Sasar 15 Ribu Siswa, 63 titik Sekolah Rakyat sudah berjalan

Pendidikan, Utama873 Dilihat

Jakarta (RiauNews.com) – Menteri Sosial Saifullah Yusuf melaporkan kepada Presiden bahwa pelaksanaan Sekolah Rakyat telah berjalan sebanyak 63 titik yang tersebar di beberapa daerah.

Program pendidikan hasil kolaborasi lintas kementerian yang ditunjuk langsung oleh Presiden tersebut, pelaksanaannya dievaluasi setiap hari selama Masa Pengenalan Lingkungan Sekolah (MPLS), sejak awal pelaksanaan 14 Juli 2025 lalu.

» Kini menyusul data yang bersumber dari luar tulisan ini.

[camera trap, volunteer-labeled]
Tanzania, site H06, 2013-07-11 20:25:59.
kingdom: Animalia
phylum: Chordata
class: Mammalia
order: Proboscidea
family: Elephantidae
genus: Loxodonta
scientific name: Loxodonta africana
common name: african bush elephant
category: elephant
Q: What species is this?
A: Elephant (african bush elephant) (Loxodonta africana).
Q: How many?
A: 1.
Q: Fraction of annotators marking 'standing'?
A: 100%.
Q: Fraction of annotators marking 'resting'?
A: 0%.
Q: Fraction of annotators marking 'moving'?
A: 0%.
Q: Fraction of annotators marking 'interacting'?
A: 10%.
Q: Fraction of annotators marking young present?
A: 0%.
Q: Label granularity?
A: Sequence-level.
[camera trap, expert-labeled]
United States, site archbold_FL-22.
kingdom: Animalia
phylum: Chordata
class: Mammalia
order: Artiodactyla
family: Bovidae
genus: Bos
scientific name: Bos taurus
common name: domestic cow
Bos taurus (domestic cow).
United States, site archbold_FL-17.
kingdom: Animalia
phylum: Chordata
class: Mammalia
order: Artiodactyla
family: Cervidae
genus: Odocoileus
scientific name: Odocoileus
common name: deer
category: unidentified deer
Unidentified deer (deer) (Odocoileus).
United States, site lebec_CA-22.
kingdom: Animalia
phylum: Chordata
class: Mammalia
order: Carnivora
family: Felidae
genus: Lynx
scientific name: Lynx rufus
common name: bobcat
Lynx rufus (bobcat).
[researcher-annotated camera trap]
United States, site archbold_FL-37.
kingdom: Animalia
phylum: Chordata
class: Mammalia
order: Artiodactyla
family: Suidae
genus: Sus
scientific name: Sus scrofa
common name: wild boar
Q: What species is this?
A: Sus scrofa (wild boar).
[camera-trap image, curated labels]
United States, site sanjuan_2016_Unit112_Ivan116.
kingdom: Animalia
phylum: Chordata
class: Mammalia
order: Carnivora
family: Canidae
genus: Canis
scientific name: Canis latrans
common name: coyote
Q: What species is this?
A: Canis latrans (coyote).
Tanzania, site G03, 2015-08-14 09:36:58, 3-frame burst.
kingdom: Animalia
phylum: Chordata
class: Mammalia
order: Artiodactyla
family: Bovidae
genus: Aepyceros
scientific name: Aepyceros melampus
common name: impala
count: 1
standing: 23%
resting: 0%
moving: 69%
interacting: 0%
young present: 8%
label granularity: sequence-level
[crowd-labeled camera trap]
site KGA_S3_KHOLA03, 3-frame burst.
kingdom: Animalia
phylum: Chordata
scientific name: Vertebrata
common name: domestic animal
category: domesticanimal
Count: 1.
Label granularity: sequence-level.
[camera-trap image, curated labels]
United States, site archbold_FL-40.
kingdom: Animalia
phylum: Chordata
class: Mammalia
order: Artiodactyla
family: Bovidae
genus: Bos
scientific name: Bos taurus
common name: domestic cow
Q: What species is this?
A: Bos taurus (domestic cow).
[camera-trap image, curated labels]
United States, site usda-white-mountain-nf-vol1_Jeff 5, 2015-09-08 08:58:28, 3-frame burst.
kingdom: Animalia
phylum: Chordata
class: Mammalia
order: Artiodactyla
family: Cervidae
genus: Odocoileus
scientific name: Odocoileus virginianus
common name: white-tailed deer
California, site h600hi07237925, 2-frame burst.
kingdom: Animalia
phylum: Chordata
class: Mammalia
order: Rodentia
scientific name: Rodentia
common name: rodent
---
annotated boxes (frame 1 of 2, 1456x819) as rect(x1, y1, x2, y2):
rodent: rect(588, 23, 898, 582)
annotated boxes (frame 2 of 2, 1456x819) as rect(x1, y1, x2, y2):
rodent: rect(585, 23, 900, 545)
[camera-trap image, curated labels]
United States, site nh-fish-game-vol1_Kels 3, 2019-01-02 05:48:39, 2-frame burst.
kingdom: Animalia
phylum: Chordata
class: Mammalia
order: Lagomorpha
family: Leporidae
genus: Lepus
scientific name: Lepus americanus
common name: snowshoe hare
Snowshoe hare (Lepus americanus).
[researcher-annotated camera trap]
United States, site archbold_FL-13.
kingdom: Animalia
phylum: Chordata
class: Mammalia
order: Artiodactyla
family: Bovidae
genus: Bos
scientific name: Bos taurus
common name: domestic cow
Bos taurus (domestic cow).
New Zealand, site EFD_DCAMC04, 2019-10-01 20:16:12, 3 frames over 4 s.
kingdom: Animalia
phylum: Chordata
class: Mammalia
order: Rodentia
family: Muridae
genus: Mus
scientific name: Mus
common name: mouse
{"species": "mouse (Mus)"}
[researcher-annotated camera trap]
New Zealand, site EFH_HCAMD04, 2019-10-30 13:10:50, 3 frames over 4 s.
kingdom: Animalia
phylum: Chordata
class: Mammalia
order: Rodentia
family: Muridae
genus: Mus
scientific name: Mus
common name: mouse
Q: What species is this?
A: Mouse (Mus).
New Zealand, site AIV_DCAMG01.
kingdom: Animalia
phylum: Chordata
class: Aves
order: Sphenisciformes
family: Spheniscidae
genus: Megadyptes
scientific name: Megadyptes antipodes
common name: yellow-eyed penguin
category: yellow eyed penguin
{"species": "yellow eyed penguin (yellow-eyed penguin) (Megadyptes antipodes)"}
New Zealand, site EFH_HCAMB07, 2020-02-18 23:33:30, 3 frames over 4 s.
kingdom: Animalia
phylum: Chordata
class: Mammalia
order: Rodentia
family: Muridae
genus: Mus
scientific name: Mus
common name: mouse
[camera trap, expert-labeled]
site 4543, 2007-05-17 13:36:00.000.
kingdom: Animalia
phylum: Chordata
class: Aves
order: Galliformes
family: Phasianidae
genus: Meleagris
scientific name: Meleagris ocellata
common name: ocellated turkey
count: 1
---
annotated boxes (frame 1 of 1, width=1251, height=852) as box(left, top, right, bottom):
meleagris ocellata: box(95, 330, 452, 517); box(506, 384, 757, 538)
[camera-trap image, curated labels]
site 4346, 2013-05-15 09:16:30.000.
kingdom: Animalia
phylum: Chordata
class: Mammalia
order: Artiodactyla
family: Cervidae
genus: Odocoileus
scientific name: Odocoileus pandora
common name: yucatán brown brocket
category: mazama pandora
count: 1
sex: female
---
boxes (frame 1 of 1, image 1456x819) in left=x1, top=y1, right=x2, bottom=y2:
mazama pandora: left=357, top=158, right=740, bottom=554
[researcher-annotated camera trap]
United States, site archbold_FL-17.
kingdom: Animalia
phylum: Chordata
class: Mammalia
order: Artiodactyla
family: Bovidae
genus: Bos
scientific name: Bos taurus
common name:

“Alhamdulillah berkat kolaborasi, kerja sama dengan menteri-menteri yang ditunjuk oleh Presiden, sekolah rakyat bisa dimulai tahun ini,” ujar Saifullah Yusuf usai rapat terbatas  penyelenggaraan Sekolah Rakyat, dipimpin langsung Presiden Prabowo, di Istana Merdeka Jakarta, Selasa (29/07/2025)

Mensos menyebutkan bahwa proses pembelajaran akan diperluas ke 37 titik tambahan dalam pekan ini atau pekan depan, serta 59 titik lainnya pada bulan September 2025. Total 190 titik penyelenggaraan Sekolah Rakyat rintisan ditargetkan mampu menampung lebih dari 15 ribu siswa dan melibatkan lebih dari 2.000 guru serta 4.000 tenaga kependidikan lainnya, seperti wali asrama dan wali asuh.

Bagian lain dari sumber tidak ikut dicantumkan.